*Text*:
'''

I've been pondering over this for a while ever since I learned about the history and derivation of the 1D wave equation. I don't think I understand the "need for partial derivates" well enough to answer this question.

PS: Decided to post in the Physics.SE vs. Math.SE since I'd like to understand PDEs from the POV of physical phenomena and build intuition about their need.

• I'm not really sure I understand what you're asking. Any time you have a function of more than one argument and want to answer the question "How does this function vary if I vary one of the arguments and keep the others constant?", the answer to that is a partial derivative (that's it's definition!). Why do you think that's somehow uniquely motivated by the wave equation, and where is the mystery in an equation that relates precisely such rates of partial variation needing that concept? Commented Dec 13, 2018 at 21:01
• Simply put the "wave" depends on two variables, a space coordinate and time. How else can you express these dependencies without partials.
– ggcg
Commented Dec 13, 2018 at 23:46
• I think I'm trying to understand the "history of partial differentiation" and I believe it originates in the world of "mathematical physics". I intend to "see the need" for something like a partial just for the sake of the understanding to stick vs. saying - here is the definition and that's what it is. No. The definition was "made up" because of a need to have something like this. I would like to recreate that need in a classroom setting for example (hypothetically speaking), when introducing PDs for the first time.

'''

*Problem to solve*:
Answer from the thread on partial derivatives:
1. Why did the poster choose Physics.SE over Math.SE?
2. In the comment signed ggcg, what two variables does the wave depend on?
3. Where does the poster believe partial differentiation originates?

*Recorded data*:
'''

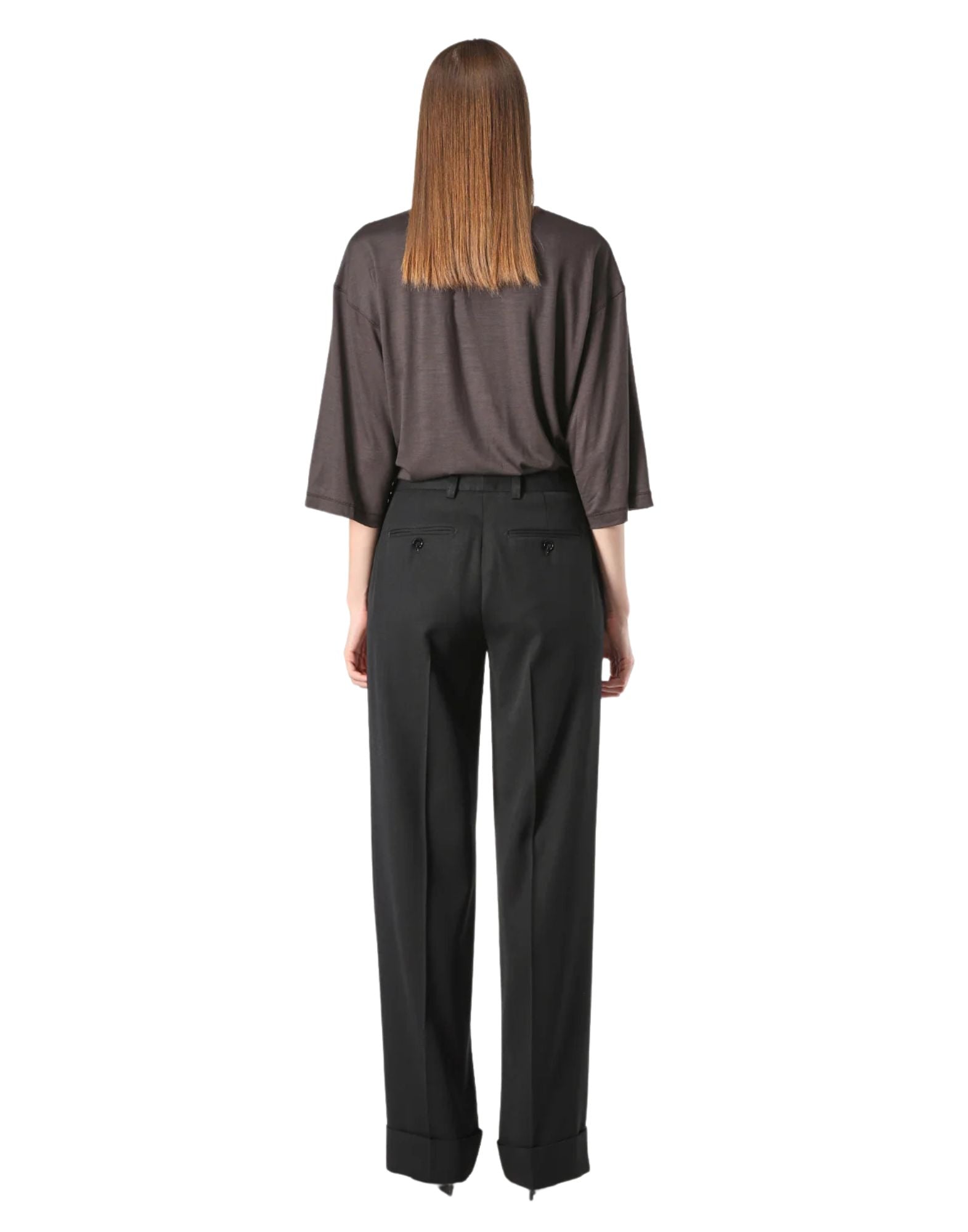 Black Ima Virgin Wool Palazzo Trousers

'''

*Answer for this exercise*:
1. The poster wanted to understand PDEs from the point of view of physical phenomena and build intuition about why they are needed.
2. A space coordinate and time.
3. In the world of "mathematical physics."